Apparently Comcast is doing more than just delivering cable TV and internet service.
Brandon Dilbeck, 20, a student at the University of Washington, was complaining recently on his blog, Brandon Notices, about Comcast’s practice of posting ads in its on-screen programming guide.
He assumed he was writing for his own benefit. “It feels like nobody ever really reads my blog,” he said. “Nobody has left a comment in months.”
Shortly afterward, he received an e-mail message from Comcast, thanking him for the feedback and adding that it was working on a new interactive guide that might “illuminate the issues that you are currently experiencing.”
Mr. Dilbeck found it all a bit creepy. “The rest of his e-mail may as well have read, ‘Big Brother is watching you,’ ” he said.
But Frank Eliason, digital care manager at Comcast, says he was just trying to help.
Well, then, if that’s the case, let’s see if that’s true.
I have a complaint about Comcast. Last month when I moved into my new house, Comcast came out and installed the new cable box; the old one that they told me to take from my old place wouldn’t work. The installer showed up on time on moving day and was very polite, and he got the TV’s all hooked up. I was in the middle of telling the movers where to put stuff, so when I signed off on the installation paperwork I didn’t have time to sit down and actually turn on the TV in the living room, the one with the fancy remote and cable box that gives me access to HBO. Later that evening I did, and when I hit the “On” button, the cable box came on, but the TV only came on for a moment, then shut off. I tried again; same thing. I checked to see if the remote had been programmed correctly; it had. After two phone calls to the Comcast customer service line and endless attempts at getting it to work, I found the only way to get the TV and cable box to work together was to turn the TV on and off by the power button on the front of it and leave the cable box on all the time. So I called Comcast customer service yet again, and they made an appointment for a service technician to come out and see what the problem was.

§

◆ **AIM**
Answer these from the Comcast post:
1. Which university does Brandon Dilbeck attend?
2. What is Frank Eliason's title at Comcast?
3. What was the only way the writer found to make the TV and cable box work together?
The lines that follow have no connection to the text above.

◆ **SUPPLIED INFORMATION**

§

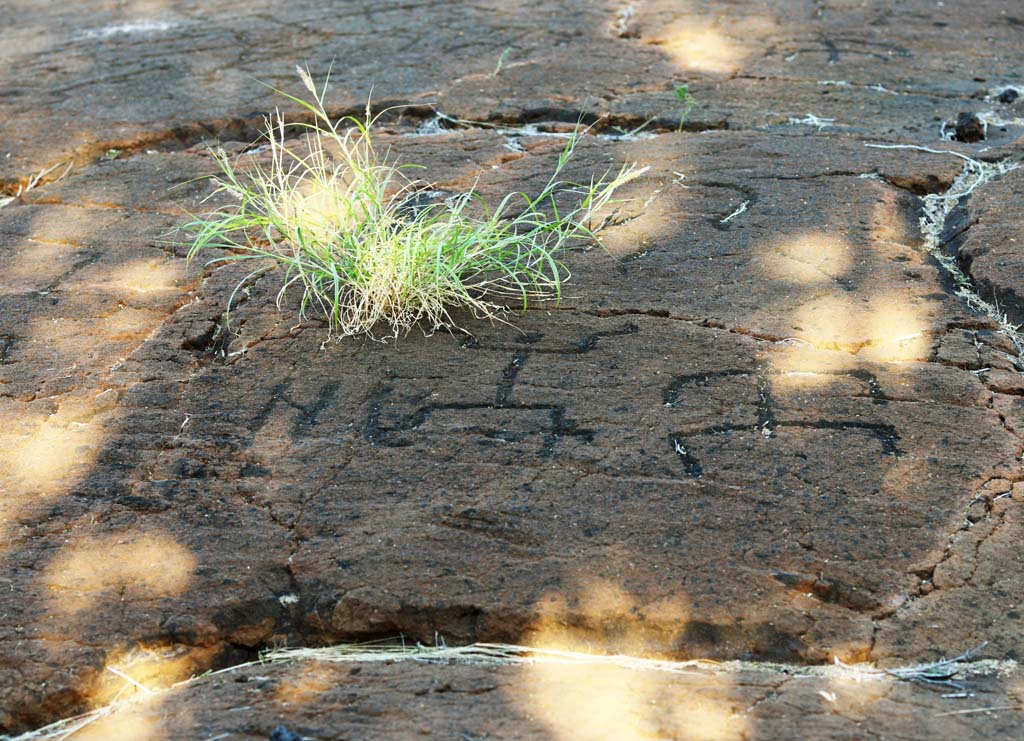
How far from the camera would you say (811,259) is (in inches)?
102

§

◆ **THE REPLY**
1. The University of Washington.
2. Digital care manager.
3. Turning the TV on and off with the power button on its front and leaving the cable box on all the time.